The Institute of the Czech Language of the Academy of Sciences of the Czech Republic (Czech: Ústav pro jazyk český Akademie věd České republiky, ÚJČ) is a scientific institution dedicated to the study of the Czech language. It is one of the institutes of the Academy of Sciences of the Czech Republic. Its headquarters are in Prague and it has a branch in Brno.

In the Czech Republic, the institute is widely accepted as the regulatory body of the Czech language. Its recommendations on standard Czech (spisovná čeština) are viewed as binding by the educational system, newspapers and others, although this has no legal basis.

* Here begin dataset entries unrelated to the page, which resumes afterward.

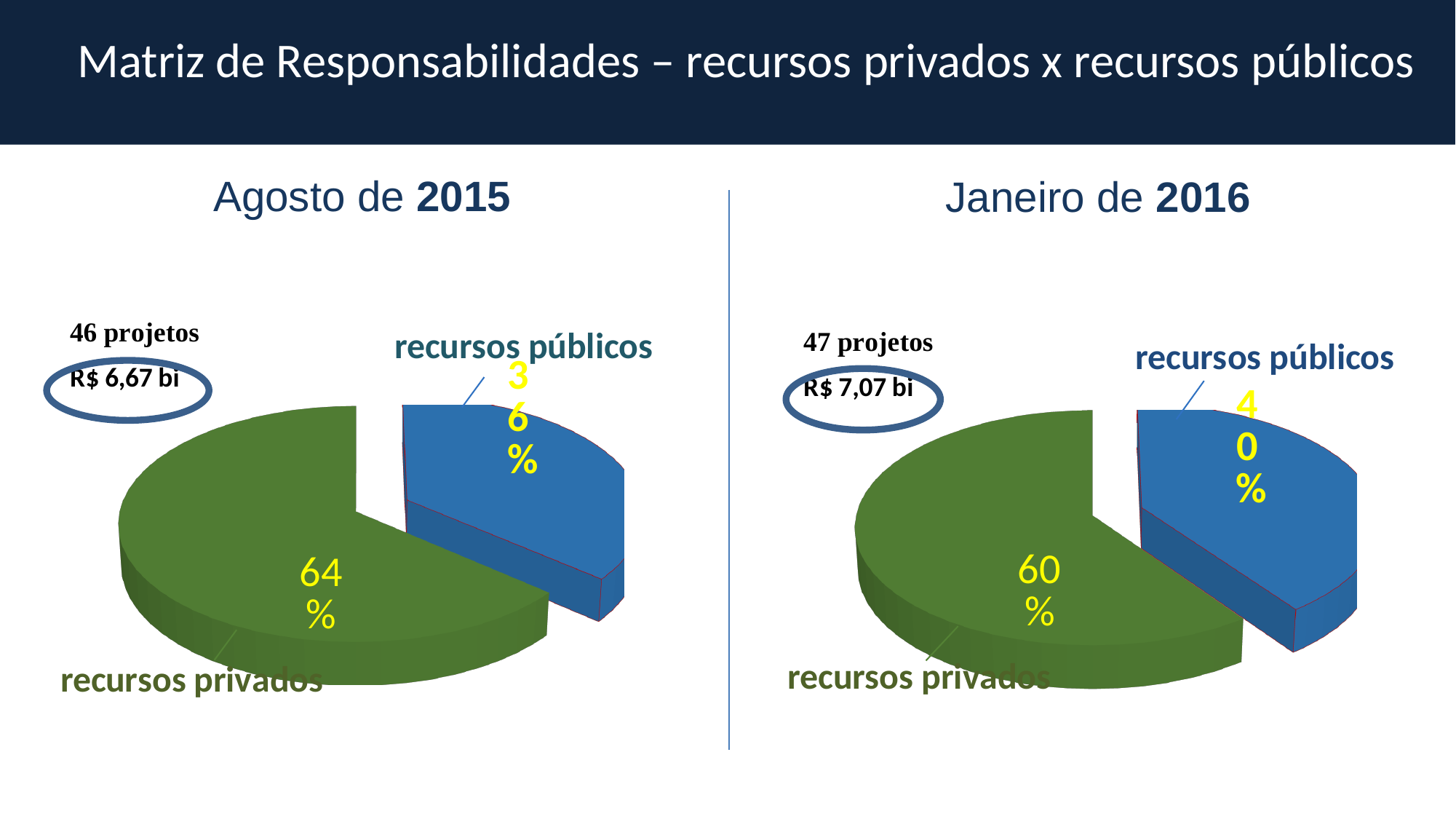
How many slices does the Janeiro de 2016 pie chart have? 2 In the Janeiro de 2016 chart, what share is labelled for recursos públicos? 40% In the Janeiro de 2016 chart, what share is labelled for recursos privados? 60% In the Janeiro de 2016 chart, what is the difference in percentage points between recursos privados and recursos públicos? 20 In the Agosto de 2015 chart, what share is labelled for recursos públicos? 36% Which chart shows a larger share for recursos públicos, Agosto de 2015 or Janeiro de 2016? Janeiro de 2016 In the Janeiro de 2016 chart, which slice is the smallest? recursos públicos In the Agosto de 2015 chart, what share is labelled for recursos privados? 64% In the Janeiro de 2016 chart, what colour is the recursos públicos slice? blue In the Agosto de 2015 chart, which slice is the largest? recursos privados What kind of chart is used on the left side of the slide (Agosto de 2015)? pie chart In the Agosto de 2015 chart, what is the difference in percentage points between recursos privados and recursos públicos? 28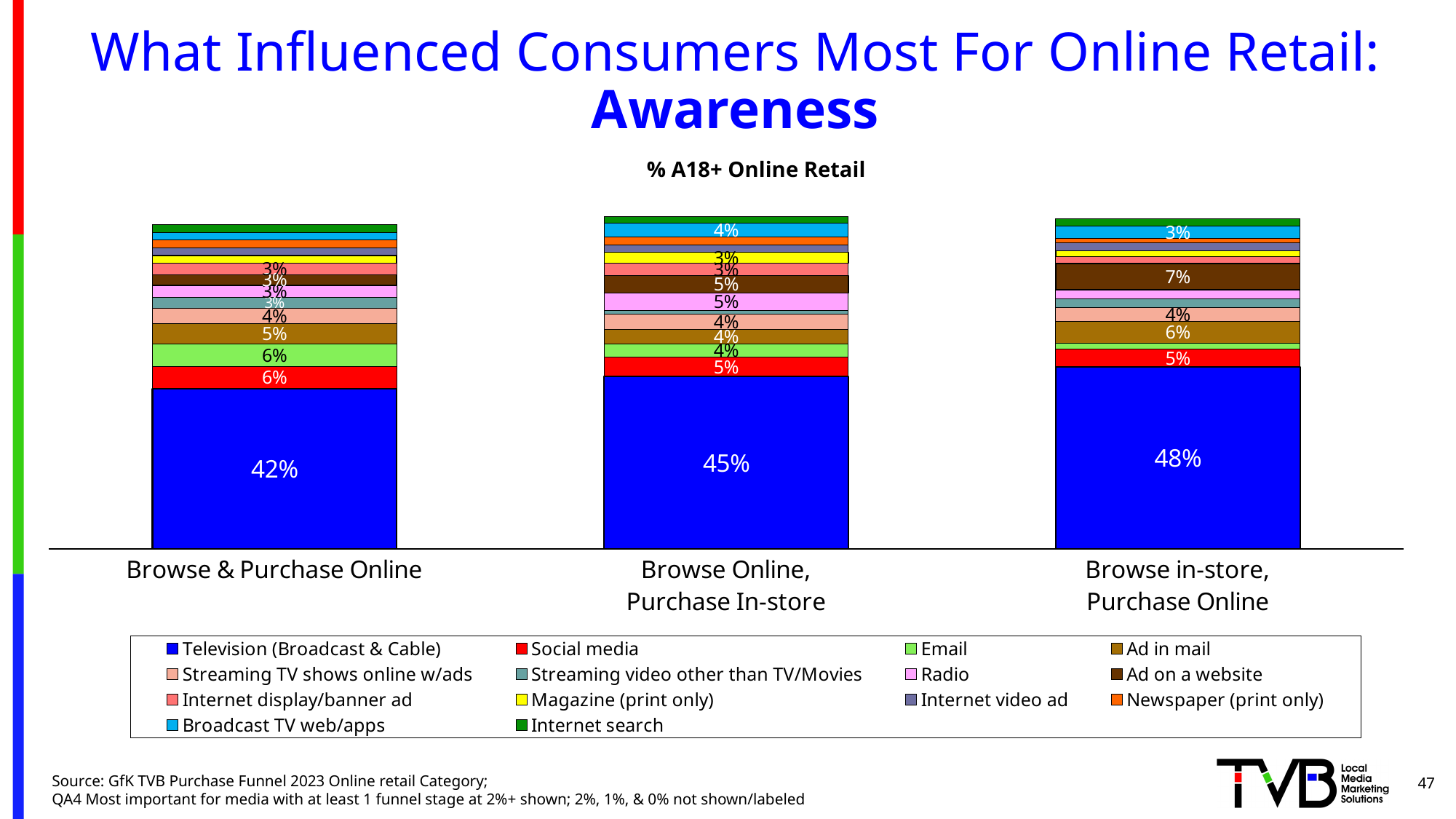
Do the Television (Broadcast & Cable) values rise or fall from left to right across the three bars? Rise What is the difference between the Television (Broadcast & Cable) values for Browse in-store, Purchase Online and Browse & Purchase Online? 6 percentage points How many series does the legend list? 14 Which category has the highest Television (Broadcast & Cable) value? Browse in-store, Purchase Online What is the value for Ad on a website in the Browse in-store, Purchase Online bar? 7% Which category has the larger Ad in mail value: Browse & Purchase Online or Browse in-store, Purchase Online? Browse in-store, Purchase Online What is the value for Television (Broadcast & Cable) in the Browse in-store, Purchase Online bar? 48% What is the value for Television (Broadcast & Cable) in the Browse & Purchase Online bar? 42% What kind of chart is shown on the slide? Stacked bar chart What is the value for Broadcast TV web/apps in the Browse Online, Purchase In-store bar? 4% How many categories (bars) are shown on the x axis? 3 What is the value for Social media in the Browse & Purchase Online bar? 6%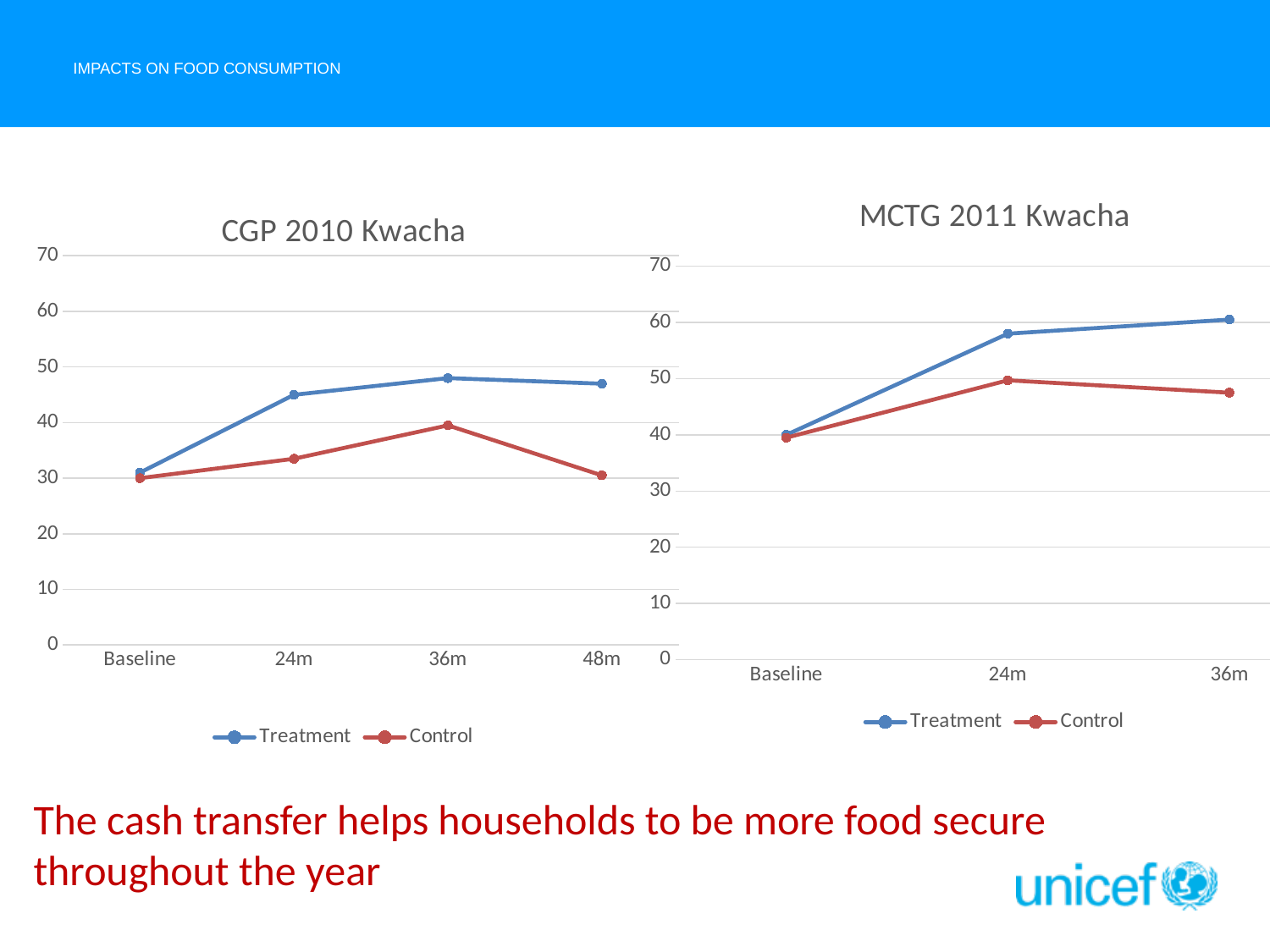
What is the title of the chart on the right side of the slide? MCTG 2011 Kwacha In the MCTG 2011 Kwacha chart, is the Treatment value at 24m greater or less than 50? greater In the CGP 2010 Kwacha chart, is the Treatment value at 24m greater or less than 40? greater In the CGP 2010 Kwacha chart, which series has the larger value at 36m, Treatment or Control? Treatment How many time points are shown on the x axis of the MCTG 2011 Kwacha chart? 3 How many time points are shown on the x axis of the CGP 2010 Kwacha chart? 4 In the MCTG 2011 Kwacha chart, is the Control value at 36m greater or less than 50? less What kind of chart is the CGP 2010 Kwacha chart? line chart In the MCTG 2011 Kwacha chart, does the Treatment series rise or fall from Baseline to 36m? rise How many series does the legend of the MCTG 2011 Kwacha chart list? 2 In the CGP 2010 Kwacha chart, at which time point is the Control series highest? 36m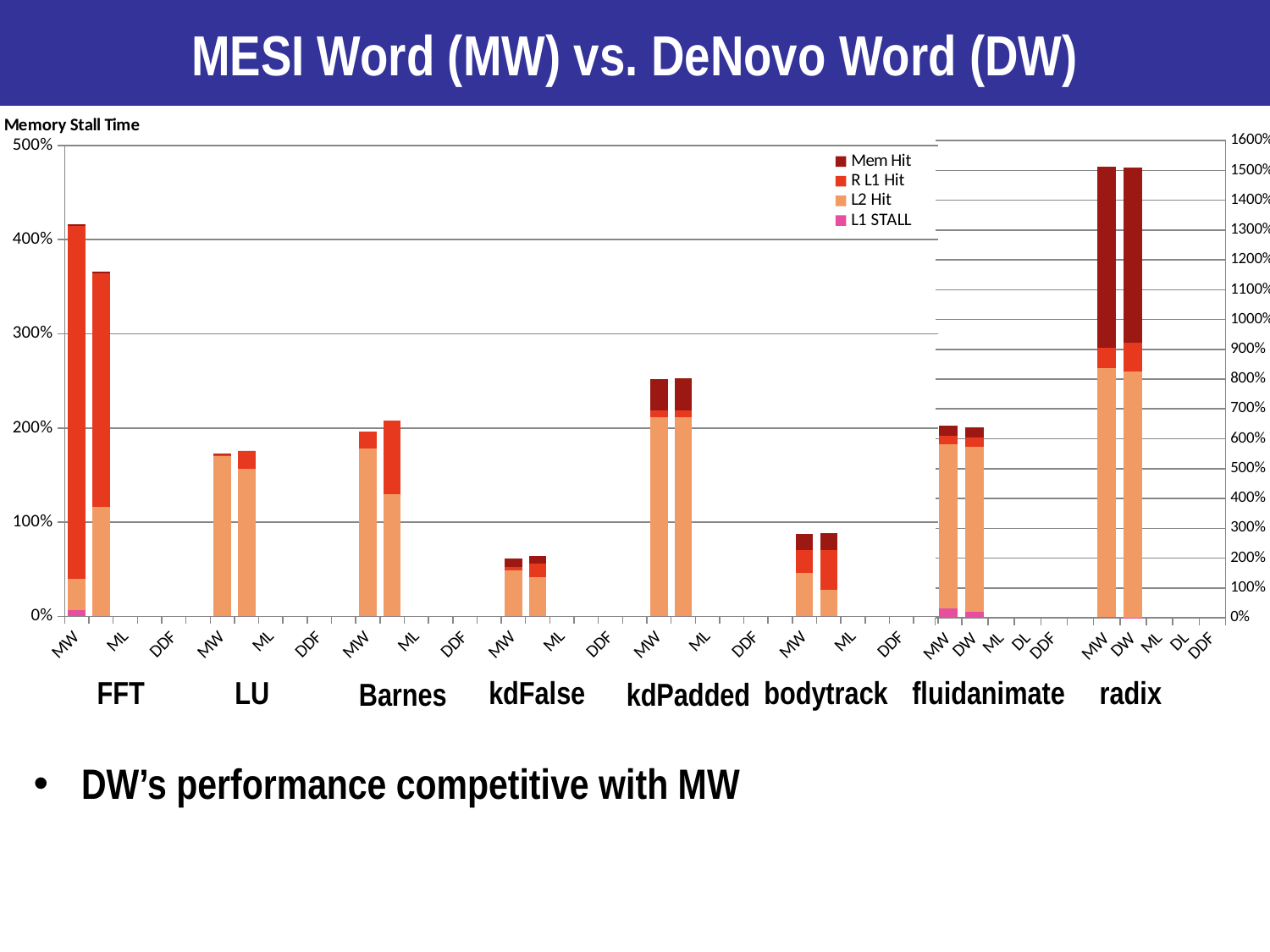
What kind of chart is shown on the slide? Stacked bar chart Is the total for the bodytrack MW bar greater or less than 100%? less What are the legend entries of the Memory Stall Time chart? Mem Hit, R L1 Hit, L2 Hit, L1 STALL How many series does the chart legend list? 4 Among FFT, LU, Barnes, kdFalse, kdPadded and bodytrack, which benchmark has the tallest MW bar? FFT Is the total for the kdPadded MW bar greater or less than 200%? greater Is the total for the kdFalse MW bar greater or less than 100%? less How many benchmark groups are shown along the x axis of the chart? 8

The institute's rich publishing activity has two main branches, firstly scientific monographies, magazines (Naše řeč, Slovo a slovesnost) and articles, that could be viewed as conversation between bohemists themselves, discussing matters of the Czech language. Secondly, what could be considered output of these discussions, is a consistent set of rules on vocabulary, grammar and orthography. Of the recommendations published most weight carry those, to which the institute itself assigns "codification status": monolingual dictionaries of the Czech language, Slovník spisovného jazyka českého and Slovník spisovné češtiny pro školu a veřejnost, and the grammar manual Pravidla českého pravopisu. The recommendations published in new editions of these are usually subsequently accepted by a ministry of education to be used in schools. The publication of new editions has often been a source of heated debate and national controversy, as recently as 1993.

The approach of the institute is decidedly prescriptive, in that it leaves uncodified all varieties other than standard, such as common Czech spoken by many Czechs.